Bitcoin und IGV bewegten sich über Jahre hinweg weitgehend synchron, doch diese Beziehung begann im Mai zu bröckeln. IGV ist im Jahr 2026 nun nur noch um 1 % gefallen, während Bitcoin um 29 % eingebrochen ist. Auch ihre 20-tägige rollierende Korrelation wurde erstmals seit Mai 2024 negativ.

IGV ist seit seinem Tief im April um 40 % gestiegen, als Ängste vor einem von KI angetriebenen „"SaaS-Apokalypse” hat den Sektor erfasst. Der ETF liegt jetzt nur noch 13 % unter seinem Allzeithoch, während Bitcoin etwa 50 % unter seinem Allzeithoch notiert.

Bitcoin wurde unterdessen in den Software-Ausverkauf hineingezogen, nachdem IGV seit seinem Höchststand im vierten Quartal 2025 um 40 % gefallen war, was die Tendenz des Marktes widerspiegelt, Bitcoin als eine softwareähnliche Risikovermögensklasse zu behandeln.

Die Geschichte bietet Bitcoin-Bullen etwas Zuversicht. Ähnliche Episoden negativer Korrelation traten während des Bärenmarktes von Bitcoin im Jahr 2018, dem Covid-Schock 2020 und dem Verbot des Bitcoin-Minings in China im Sommer 2021 auf.

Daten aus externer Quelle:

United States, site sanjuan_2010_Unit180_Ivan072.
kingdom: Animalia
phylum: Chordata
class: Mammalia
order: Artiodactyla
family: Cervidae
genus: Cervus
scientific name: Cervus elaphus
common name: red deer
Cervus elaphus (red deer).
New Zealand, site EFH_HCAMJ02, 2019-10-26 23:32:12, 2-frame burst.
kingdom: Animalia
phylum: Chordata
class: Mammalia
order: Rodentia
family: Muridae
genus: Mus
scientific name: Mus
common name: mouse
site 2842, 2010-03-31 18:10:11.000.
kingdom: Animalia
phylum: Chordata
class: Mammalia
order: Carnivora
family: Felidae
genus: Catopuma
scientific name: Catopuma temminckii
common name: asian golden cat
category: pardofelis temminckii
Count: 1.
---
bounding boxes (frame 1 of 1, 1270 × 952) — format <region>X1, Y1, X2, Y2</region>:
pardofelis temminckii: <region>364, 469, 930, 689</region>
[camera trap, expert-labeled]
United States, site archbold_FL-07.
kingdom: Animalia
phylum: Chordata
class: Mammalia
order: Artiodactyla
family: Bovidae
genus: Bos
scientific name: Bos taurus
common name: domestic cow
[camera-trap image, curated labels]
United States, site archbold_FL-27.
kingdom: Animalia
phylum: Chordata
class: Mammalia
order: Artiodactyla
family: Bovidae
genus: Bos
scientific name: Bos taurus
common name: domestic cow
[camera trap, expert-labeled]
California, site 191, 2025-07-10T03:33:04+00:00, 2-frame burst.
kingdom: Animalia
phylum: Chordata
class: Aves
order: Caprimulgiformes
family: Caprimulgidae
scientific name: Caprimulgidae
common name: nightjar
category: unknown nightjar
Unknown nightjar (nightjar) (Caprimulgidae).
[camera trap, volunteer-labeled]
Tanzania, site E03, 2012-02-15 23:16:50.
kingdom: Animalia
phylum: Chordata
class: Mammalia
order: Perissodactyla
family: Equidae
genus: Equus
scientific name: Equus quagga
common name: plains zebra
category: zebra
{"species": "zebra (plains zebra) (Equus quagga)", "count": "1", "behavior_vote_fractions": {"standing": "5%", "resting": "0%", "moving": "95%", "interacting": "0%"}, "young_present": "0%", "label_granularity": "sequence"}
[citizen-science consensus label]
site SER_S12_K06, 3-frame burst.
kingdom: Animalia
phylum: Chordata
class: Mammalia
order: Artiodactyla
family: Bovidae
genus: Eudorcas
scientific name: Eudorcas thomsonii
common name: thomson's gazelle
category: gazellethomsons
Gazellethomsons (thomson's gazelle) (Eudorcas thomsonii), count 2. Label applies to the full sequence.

Jedes Mal holte Bitcoin schließlich auf und die Korrelation wurde wieder positiv.

Die Frage ist, ob sich die Geschichte wiederholt oder ob der Durchbruch der Software auf eine dauerhafte Trennung zwischen digitalen Vermögenswerten und Technologieaktien hinweist.